00:22:20.480 This string represents the state of our little Turing machine. This is a tape both to the left and to the right of the current position. That bit over there that goes from 'B' to 'B' is the initial data of the tape; the rest is the head of the machine, which moves left and right in the tape based on what the state machine tells it to do.
00:22:45.360 This particular machine can have eight different states and process six different valid input characters. If we have more states or other characters, we will add that in this initial string. We have these markers here so we can capture them with named captures and replace them into the other parts.
00:23:07.600 Just like before, we were capturing neighbors; now this is the current position of the tape—the position we're operating on—and this is the character we’re going to match to determine what state to go to and which way to move the tape.
00:23:26.480 This line, for example, says: if you’re in state 1 and the tape has a 'B,' write a 'C,' move left, and change to state 2. We can write a little bit of Ruby code to send this machine’s definition into a mega regex like the ones I had before.
00:23:49.360 What we do is match the head in that state with that character in the tape, and it will capture all of the right parts of the head and the tape for the replacement to work.
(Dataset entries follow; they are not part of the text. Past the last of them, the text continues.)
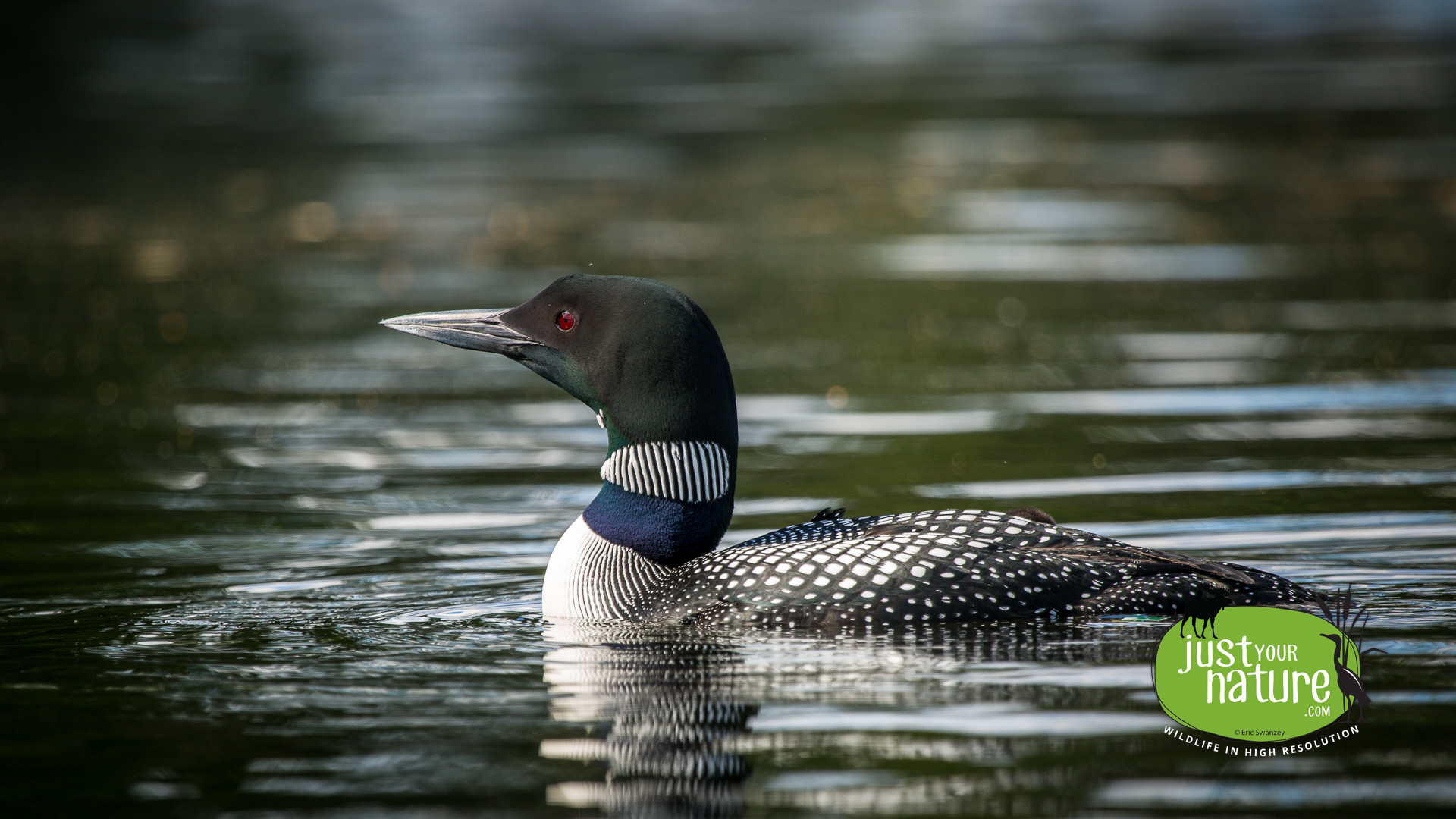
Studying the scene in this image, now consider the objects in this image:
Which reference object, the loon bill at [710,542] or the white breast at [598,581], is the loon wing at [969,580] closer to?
the loon bill at [710,542]

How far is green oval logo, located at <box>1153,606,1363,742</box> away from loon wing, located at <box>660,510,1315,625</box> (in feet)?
0.43

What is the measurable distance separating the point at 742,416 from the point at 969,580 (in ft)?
12.6

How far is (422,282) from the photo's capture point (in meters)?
12.1

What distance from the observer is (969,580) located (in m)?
5.12

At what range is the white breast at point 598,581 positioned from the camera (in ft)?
17.6

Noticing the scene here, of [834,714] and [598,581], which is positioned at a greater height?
[598,581]

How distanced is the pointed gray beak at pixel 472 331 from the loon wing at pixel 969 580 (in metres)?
→ 0.92

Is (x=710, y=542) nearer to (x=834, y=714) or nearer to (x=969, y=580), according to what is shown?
(x=969, y=580)

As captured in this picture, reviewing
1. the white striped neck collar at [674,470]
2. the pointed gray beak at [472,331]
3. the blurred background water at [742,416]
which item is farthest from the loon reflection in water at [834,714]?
the pointed gray beak at [472,331]

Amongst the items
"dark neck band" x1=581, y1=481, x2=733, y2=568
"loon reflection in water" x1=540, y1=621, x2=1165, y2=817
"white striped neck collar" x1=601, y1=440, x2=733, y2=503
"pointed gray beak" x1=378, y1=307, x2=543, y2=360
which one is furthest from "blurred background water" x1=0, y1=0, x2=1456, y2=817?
"pointed gray beak" x1=378, y1=307, x2=543, y2=360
Each of these lines will essentially create a clause in a giant set of ores in our regex.
00:24:14.500 This is the same program in regex form. This whole thing looks for all the possible contents that the head could have based on its possible states and all of the possible characters in the tape. It will also match the little bit of tape just to the left and to the right of the head and put all of the relevant pieces into named captures, just like we saw before.
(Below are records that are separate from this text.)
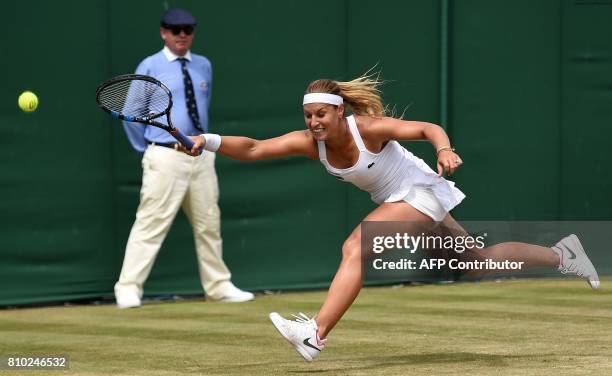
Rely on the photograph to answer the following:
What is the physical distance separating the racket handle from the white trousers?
3380 mm

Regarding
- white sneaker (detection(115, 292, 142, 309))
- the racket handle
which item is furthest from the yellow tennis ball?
the racket handle

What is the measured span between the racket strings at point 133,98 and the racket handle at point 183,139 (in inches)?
19.6

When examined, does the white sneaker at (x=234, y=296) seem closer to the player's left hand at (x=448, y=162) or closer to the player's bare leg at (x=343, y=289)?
the player's bare leg at (x=343, y=289)

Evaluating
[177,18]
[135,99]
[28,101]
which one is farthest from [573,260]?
[28,101]

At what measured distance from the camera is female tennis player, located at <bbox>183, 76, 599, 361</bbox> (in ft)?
24.3

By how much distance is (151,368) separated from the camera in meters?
7.59

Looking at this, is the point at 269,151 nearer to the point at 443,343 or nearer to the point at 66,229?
the point at 443,343

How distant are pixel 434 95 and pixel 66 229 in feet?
11.9

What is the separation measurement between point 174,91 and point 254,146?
10.6ft

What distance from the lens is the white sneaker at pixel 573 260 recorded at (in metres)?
8.55

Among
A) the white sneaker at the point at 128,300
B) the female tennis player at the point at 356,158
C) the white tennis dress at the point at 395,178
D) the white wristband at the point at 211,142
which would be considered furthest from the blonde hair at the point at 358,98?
the white sneaker at the point at 128,300

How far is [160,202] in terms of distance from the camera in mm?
10953

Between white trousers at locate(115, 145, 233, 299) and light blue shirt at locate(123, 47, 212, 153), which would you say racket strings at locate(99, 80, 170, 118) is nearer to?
light blue shirt at locate(123, 47, 212, 153)

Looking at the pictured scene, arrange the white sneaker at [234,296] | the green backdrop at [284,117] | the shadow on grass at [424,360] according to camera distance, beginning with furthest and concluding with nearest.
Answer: the white sneaker at [234,296], the green backdrop at [284,117], the shadow on grass at [424,360]
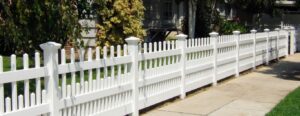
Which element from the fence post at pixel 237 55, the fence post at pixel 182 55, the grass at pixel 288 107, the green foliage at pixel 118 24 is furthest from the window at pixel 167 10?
the fence post at pixel 182 55

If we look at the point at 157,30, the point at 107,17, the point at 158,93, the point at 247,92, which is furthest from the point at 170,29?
the point at 158,93

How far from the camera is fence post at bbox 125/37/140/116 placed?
715 centimetres

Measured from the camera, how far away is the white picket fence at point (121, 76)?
5.07 metres

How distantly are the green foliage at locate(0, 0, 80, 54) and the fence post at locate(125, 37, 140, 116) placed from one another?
54.1 inches

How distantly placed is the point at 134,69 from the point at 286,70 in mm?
8263

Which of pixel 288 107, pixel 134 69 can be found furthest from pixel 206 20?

00:24:37.920 This program takes a string of zeros and ones and repeats it. The code to actually execute this Turing machine is what I keep promising: nothing but the regex, and it works! You can see the head moving back and forth with the tape changing the values, and once it finishes, the tape at the end has the same string of zeros and ones as the input, but repeated twice!
00:25:06.320 So, we can implement a Turing machine with just regex! Now going back to my original weird question: does that mean regexes are Turing complete? Technically? Formally? Academically, very, very no!
00:25:25.920 And I want to make that clear; I'm not claiming that they are. First of all, in all that code we've seen, we have a loop around the regex, and that loop is pulling a lot of weight. Regexes cannot loop at all, and you really need to loop if you want to do any actual computation.
00:25:54.320 Also, it depends on what you mean by regex. In the formal definition of regular languages, regexes can't do all the beautiful things that you normally do in day-to-day programming with the looking back and forth and the back references. All that is technically not a regular expression.
00:26:22.080 So officially, no, they are not too incomplete. But, given that with just a simple loop around them, they can almost run a Game of Life, and they can absolutely run a Turing machine, they kind of are, for practical purposes. The regular expressions that you use day-to-day can absolutely emulate computation.
00:26:54.240 Now, I don’t think there’s any actual practical purpose for this, but I also think it's mind-blowing! I did not expect to get to this answer when I started! You know, like most weird things that I find, I just wanted to share that with you.
00:27:17.120 So I hope you enjoyed that little crazy tour, and thank you!